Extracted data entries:
----------

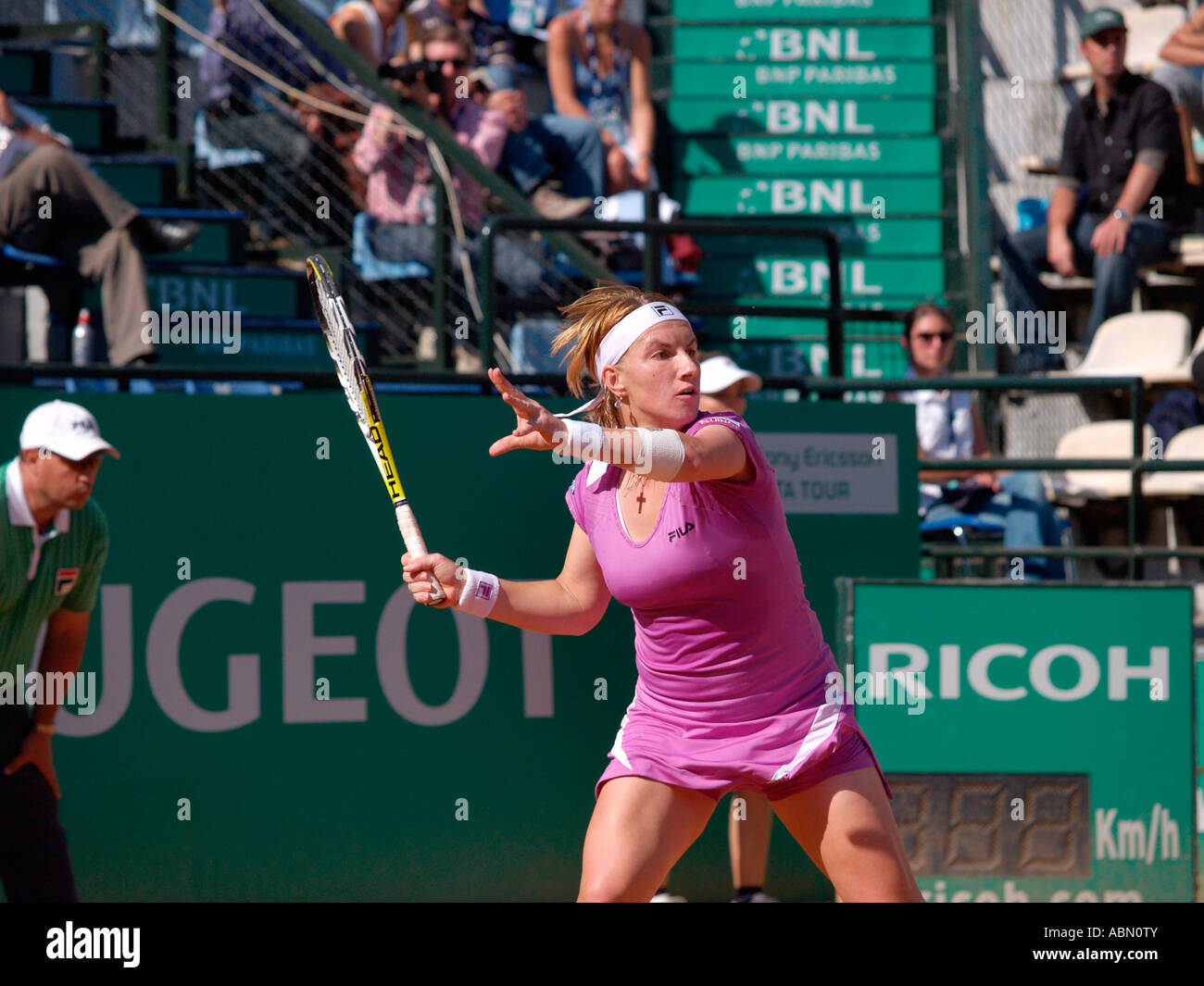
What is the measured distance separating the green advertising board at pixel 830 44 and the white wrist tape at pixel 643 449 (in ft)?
25.6

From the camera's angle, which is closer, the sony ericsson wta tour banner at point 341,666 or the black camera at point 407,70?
the sony ericsson wta tour banner at point 341,666

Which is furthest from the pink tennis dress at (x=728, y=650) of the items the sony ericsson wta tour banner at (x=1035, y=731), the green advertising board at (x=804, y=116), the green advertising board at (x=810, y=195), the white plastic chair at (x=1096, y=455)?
the green advertising board at (x=804, y=116)

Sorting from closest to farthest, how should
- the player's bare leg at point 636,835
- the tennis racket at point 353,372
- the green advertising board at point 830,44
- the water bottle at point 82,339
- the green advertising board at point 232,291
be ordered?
1. the player's bare leg at point 636,835
2. the tennis racket at point 353,372
3. the water bottle at point 82,339
4. the green advertising board at point 232,291
5. the green advertising board at point 830,44

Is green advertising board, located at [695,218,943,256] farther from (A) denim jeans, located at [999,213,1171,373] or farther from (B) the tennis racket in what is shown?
(B) the tennis racket

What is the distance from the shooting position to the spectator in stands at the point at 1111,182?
8906mm

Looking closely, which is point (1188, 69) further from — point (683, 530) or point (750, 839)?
point (683, 530)

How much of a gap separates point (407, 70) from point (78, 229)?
1916 millimetres

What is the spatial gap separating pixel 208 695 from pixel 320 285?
183 centimetres

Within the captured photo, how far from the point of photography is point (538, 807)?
18.4ft

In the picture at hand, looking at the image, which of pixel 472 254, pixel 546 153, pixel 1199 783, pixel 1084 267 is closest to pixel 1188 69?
pixel 1084 267

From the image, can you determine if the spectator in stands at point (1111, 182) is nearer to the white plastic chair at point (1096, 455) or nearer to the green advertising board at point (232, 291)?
the white plastic chair at point (1096, 455)

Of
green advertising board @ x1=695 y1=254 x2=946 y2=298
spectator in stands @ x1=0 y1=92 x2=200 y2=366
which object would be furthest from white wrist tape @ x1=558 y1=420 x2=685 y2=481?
green advertising board @ x1=695 y1=254 x2=946 y2=298

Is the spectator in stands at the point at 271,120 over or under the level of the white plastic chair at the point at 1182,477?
over

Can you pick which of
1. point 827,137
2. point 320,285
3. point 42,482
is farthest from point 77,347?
point 827,137
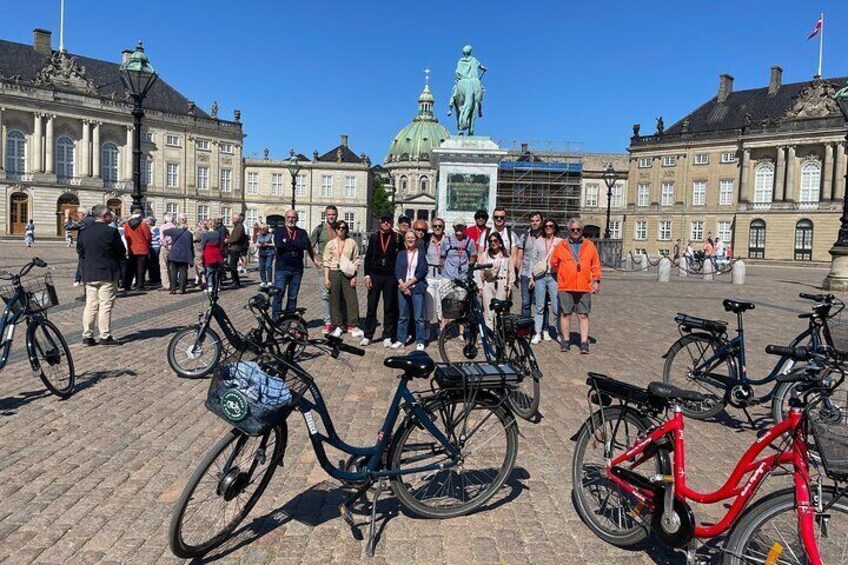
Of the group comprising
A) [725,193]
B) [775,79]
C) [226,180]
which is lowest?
[725,193]

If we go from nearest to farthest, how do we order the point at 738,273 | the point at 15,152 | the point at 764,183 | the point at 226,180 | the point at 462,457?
1. the point at 462,457
2. the point at 738,273
3. the point at 15,152
4. the point at 764,183
5. the point at 226,180

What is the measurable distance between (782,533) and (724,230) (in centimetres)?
7141

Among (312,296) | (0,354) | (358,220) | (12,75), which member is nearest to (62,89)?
(12,75)

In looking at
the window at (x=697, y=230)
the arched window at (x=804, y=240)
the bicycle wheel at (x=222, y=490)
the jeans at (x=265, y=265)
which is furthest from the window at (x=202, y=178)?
the bicycle wheel at (x=222, y=490)

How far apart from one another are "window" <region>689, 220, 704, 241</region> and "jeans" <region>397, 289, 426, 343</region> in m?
66.8

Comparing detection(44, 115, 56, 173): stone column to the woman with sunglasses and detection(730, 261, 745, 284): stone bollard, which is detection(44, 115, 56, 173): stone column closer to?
detection(730, 261, 745, 284): stone bollard

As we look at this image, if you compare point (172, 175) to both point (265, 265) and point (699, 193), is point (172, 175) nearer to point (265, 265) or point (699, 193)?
point (699, 193)

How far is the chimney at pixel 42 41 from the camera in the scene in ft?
215

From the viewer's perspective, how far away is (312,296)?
654 inches

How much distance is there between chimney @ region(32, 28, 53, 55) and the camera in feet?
215

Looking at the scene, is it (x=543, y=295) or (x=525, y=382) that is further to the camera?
(x=543, y=295)

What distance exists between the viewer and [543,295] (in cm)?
1013

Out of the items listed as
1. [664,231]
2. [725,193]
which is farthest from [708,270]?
[664,231]

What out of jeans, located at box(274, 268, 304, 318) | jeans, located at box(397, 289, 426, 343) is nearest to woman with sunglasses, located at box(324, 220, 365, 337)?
jeans, located at box(274, 268, 304, 318)
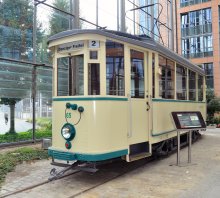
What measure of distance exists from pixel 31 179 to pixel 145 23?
46.6ft

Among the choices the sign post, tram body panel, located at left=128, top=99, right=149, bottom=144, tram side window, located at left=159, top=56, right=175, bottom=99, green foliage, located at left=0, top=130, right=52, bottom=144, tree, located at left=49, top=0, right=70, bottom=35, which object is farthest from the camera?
tree, located at left=49, top=0, right=70, bottom=35

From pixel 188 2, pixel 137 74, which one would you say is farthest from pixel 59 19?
pixel 188 2

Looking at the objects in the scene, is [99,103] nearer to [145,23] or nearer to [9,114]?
[9,114]

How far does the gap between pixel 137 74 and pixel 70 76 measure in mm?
1433

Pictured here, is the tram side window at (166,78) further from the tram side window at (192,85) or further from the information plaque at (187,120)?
the tram side window at (192,85)

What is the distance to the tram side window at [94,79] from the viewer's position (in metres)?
6.13

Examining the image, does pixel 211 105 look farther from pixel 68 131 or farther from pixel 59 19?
pixel 68 131

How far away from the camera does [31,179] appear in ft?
21.4

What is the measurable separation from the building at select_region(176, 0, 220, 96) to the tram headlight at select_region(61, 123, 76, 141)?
25.0 metres

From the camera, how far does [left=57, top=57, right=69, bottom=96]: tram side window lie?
6707 millimetres

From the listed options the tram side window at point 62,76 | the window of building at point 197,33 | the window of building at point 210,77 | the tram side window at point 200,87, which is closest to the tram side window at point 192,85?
the tram side window at point 200,87

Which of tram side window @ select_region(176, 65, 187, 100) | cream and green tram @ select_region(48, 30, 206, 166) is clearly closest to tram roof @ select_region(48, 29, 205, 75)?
cream and green tram @ select_region(48, 30, 206, 166)

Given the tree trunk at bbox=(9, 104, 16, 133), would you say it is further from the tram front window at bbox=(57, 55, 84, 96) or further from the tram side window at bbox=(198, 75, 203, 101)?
the tram side window at bbox=(198, 75, 203, 101)

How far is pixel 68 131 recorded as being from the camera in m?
6.23
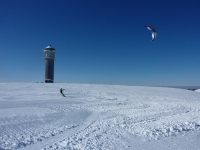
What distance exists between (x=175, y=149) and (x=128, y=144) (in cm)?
168

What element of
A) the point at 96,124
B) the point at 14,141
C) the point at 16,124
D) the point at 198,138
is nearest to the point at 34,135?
the point at 14,141

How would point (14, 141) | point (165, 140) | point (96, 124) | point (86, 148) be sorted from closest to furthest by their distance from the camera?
point (86, 148), point (14, 141), point (165, 140), point (96, 124)

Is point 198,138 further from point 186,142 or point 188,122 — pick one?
point 188,122

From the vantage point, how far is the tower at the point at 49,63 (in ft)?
198

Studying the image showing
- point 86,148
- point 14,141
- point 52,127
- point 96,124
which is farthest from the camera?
point 96,124

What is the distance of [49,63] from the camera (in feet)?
202

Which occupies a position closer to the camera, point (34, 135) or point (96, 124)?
point (34, 135)

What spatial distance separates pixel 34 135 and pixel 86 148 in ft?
8.58

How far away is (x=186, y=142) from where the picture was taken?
281 inches

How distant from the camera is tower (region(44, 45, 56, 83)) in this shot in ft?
198

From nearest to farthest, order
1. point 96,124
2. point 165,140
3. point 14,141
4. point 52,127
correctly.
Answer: point 14,141
point 165,140
point 52,127
point 96,124

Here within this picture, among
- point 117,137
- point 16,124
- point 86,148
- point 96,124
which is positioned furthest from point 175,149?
point 16,124

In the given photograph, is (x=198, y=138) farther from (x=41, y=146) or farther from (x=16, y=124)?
(x=16, y=124)

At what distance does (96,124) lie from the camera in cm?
972
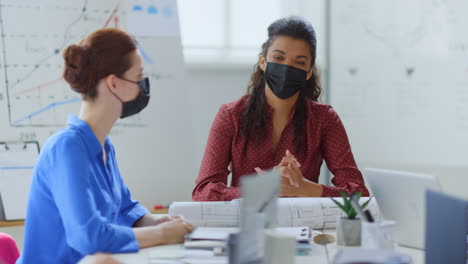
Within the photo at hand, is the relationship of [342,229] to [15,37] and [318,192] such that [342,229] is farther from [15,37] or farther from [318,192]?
[15,37]

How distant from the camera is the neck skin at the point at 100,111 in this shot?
1.52m

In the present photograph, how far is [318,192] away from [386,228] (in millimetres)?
626

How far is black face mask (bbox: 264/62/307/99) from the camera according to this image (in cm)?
209

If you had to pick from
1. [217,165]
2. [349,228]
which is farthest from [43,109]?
Answer: [349,228]

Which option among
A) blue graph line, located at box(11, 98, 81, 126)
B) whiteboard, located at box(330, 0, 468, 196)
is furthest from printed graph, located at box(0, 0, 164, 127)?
whiteboard, located at box(330, 0, 468, 196)

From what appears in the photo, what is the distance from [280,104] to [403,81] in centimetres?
119

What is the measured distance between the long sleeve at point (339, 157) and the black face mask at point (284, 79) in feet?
0.58

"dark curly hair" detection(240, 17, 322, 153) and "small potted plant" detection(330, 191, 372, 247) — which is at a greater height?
"dark curly hair" detection(240, 17, 322, 153)

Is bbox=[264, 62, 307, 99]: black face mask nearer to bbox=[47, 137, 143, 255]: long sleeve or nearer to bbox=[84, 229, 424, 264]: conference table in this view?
bbox=[84, 229, 424, 264]: conference table

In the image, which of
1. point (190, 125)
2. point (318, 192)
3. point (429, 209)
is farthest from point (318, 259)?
point (190, 125)

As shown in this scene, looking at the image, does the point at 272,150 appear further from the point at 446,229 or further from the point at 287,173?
the point at 446,229

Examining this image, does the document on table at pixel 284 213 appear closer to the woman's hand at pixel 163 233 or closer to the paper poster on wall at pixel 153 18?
the woman's hand at pixel 163 233

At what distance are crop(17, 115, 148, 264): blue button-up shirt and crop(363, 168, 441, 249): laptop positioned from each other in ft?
2.15

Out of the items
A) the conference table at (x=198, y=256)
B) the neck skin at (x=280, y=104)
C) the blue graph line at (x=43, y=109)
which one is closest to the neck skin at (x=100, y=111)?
the conference table at (x=198, y=256)
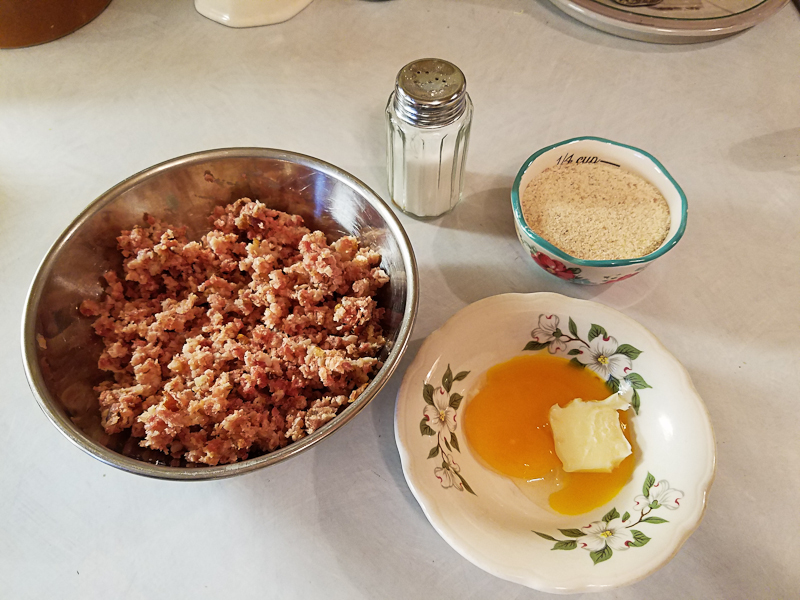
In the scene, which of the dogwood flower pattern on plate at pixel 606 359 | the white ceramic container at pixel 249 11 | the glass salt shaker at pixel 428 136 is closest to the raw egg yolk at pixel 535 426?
the dogwood flower pattern on plate at pixel 606 359

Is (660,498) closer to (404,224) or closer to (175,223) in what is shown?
(404,224)

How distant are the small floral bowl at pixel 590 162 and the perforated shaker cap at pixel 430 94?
0.64ft

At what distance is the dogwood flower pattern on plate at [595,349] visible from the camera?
2.92 ft

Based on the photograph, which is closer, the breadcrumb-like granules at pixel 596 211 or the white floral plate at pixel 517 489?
the white floral plate at pixel 517 489

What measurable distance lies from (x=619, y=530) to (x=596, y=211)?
0.58 metres

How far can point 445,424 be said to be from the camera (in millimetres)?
862

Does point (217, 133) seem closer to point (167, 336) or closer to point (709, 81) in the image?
point (167, 336)

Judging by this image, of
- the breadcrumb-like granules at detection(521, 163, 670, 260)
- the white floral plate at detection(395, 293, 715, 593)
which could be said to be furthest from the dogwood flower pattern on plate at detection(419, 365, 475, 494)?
the breadcrumb-like granules at detection(521, 163, 670, 260)

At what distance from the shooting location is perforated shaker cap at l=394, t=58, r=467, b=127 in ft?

----------

### WHAT IS REQUIRED
From the line containing "Based on the" through the closing line of the material above, return every line exactly and omit all others.

### TASK SOLUTION
Based on the photograph, which is closer, the breadcrumb-like granules at pixel 596 211 or the white floral plate at pixel 517 489?
the white floral plate at pixel 517 489

What measurable distance lies from (x=619, y=530) to (x=596, y=211)?
0.58 metres

How far can point 445,424 be said to be from the camera (in millimetres)?
862

Does point (217, 133) seem closer to point (167, 336) or closer to point (709, 81) in the image?
point (167, 336)

Judging by this image, of
- the breadcrumb-like granules at detection(521, 163, 670, 260)
- the white floral plate at detection(395, 293, 715, 593)
which could be said to be furthest from the dogwood flower pattern on plate at detection(419, 365, 475, 494)?
the breadcrumb-like granules at detection(521, 163, 670, 260)

At what distance from the shooting location is perforated shaker cap at l=394, t=58, r=467, b=127 in ft?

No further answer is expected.